Our method is effective for identifying selective variants, but it may impact the overall affinity of the inhibitor for the target. Indeed, our approach generated the N‐TIMP2_MUT_ variant, which demonstrated enhanced affinity to MMP‐9 compared to MMP‐1 and MMP‐3, but its affinity for MMP‐9 relative to N‐TIMP2_WT_ was reduced 10‐fold. In contrast, Rotenberg et al. [26] isolated N‐TIMP2 variants whose affinity for MMP‐9 was similar to that of N‐TIMP2_WT_, while exhibiting selective properties across multiple MMPs (including MMP‐3, MMP‐8, MMP‐10, and MMP‐14). However, these N‐TIMP2 variants exhibited other drawbacks: they contained more mutations than the N‐TIMP2_MUT_ developed in the present study; they did not achieve selectivity against MMP‐1; and despite starting from an N‐TIMP2 variant with selective affinity, they required additional rounds of library generation and screening. Our approach presented here achieved comparable selectivity with the incorporation of fewer mutations, highlighting the potential for balancing selectivity and affinity through computational refinement.

Another limitation of our method is its reliance on HTS data that are derived from deep mutational scanning (DMS) assays for predicting N‐TIMP2 variants. Such datasets require specialized laboratories to generate the necessary data, which can be a significant obstacle in this type of research. Recently, however, databases like MaveDB [38] have made DMS data accessible. An additional limitation is that our predictions are restricted to the mutated positions included in the dataset, limiting the ability to assess the effects of mutations in other positions. For instance, the study of Rotenberg et al. [26] identified three new positions (N14, S69, A70) that influence the affinity of N‐TIMP2 for MMPs, but our models cannot predict their impact without HTS data from a library specifically designed for MMP‐9 binding. These unexplored positions may have significant effects that remain unaccounted for.

Future work should focus on incorporating additional conformational characteristics into the models and exploring advanced ML techniques, such as natural language processing, to enhance model performance. Recent breakthroughs in protein language models and structure prediction may further improve the prediction performance of our models and reduce some of the need for experimental HTS data [39, 40]. Expanding mutation libraries and applying this methodology to other inhibitors and homologous enzyme systems will further validate and improve the utility of our method.

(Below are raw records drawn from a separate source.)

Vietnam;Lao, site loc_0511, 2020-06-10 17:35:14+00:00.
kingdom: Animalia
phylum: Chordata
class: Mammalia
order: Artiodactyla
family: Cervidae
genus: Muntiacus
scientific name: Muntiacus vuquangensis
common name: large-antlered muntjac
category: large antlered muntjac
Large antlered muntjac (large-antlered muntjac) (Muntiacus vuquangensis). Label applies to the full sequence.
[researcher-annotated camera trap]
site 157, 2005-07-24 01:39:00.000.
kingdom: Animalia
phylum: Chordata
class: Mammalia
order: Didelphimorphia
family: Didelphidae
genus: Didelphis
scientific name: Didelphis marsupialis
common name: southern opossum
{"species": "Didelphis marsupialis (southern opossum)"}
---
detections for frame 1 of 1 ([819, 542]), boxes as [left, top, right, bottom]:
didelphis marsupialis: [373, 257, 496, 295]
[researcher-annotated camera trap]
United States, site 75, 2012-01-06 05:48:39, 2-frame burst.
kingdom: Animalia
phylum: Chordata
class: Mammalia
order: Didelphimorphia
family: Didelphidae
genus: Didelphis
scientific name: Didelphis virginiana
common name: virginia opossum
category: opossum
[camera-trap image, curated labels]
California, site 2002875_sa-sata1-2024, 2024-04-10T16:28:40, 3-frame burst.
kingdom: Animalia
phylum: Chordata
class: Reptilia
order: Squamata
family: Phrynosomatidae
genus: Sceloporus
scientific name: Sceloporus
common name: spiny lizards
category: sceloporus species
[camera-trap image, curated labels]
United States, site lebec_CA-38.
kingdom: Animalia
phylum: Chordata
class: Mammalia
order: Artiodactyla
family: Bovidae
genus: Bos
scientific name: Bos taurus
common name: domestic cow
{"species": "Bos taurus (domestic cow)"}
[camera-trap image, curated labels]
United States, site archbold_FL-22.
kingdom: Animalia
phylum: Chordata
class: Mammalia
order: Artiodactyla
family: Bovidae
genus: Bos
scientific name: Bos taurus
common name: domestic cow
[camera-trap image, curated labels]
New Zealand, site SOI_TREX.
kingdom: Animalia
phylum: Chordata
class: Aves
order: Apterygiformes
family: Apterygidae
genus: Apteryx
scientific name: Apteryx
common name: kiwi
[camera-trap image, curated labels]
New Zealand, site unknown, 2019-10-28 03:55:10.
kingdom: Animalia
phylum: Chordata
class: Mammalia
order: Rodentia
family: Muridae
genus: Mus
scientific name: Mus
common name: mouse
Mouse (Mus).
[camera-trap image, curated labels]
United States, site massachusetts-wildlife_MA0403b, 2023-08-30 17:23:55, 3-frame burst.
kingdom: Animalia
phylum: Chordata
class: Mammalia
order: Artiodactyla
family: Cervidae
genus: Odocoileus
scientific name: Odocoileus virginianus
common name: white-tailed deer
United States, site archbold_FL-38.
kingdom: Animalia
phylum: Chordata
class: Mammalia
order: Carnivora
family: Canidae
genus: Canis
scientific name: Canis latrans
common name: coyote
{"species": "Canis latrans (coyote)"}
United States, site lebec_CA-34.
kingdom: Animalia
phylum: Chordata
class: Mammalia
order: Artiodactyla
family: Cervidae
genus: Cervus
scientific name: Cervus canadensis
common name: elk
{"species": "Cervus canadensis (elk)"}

In conclusion, we demonstrated the feasibility of using computational approaches combined with HTS data to design selective inhibitors for homologous enzymes. The flexibility and scalability of our method make it a valuable tool for streamlining the development of selective inhibitors. By addressing current limitations and leveraging advances in computational biology, this pipeline holds great potential for transforming inhibitor design and accelerating therapeutic discovery.

Materials and methods

Predicting N‐TIMP2 variants with mutations in seven positions and high affinity for MMP‐9

The N‐TIMP2/MMP‐9 model, previously developed in our lab [27], was designed to predict the binding affinity of N‐TIMP2 variants to MMP‐9. It achieved high predictive performance, with Pearson's correlations of > 0.8 in cross‐validation and −0.545 in predicting absolute affinities. Here, we used the model trained on HTS data for the N‐TIMP2_Lib_ (named MMP9_model.h5 in the repository). To identify high‐affinity variants, we computationally generated all 19^7^ possible sequences with mutations in each of seven key positions. For computational feasibility, we processed the variants in batches, with all possible mutations generated at five mutable positions while keeping the remaining two mutated positions fixed, yielding 19^5^ variants per batch. We filtered each batch to retain only variants containing mutations at all seven positions. From the filtered variants in each batch, we selected the five variants with the highest predicted affinity and selected the top five variants across all batches as high‐affinity candidates (Table 1).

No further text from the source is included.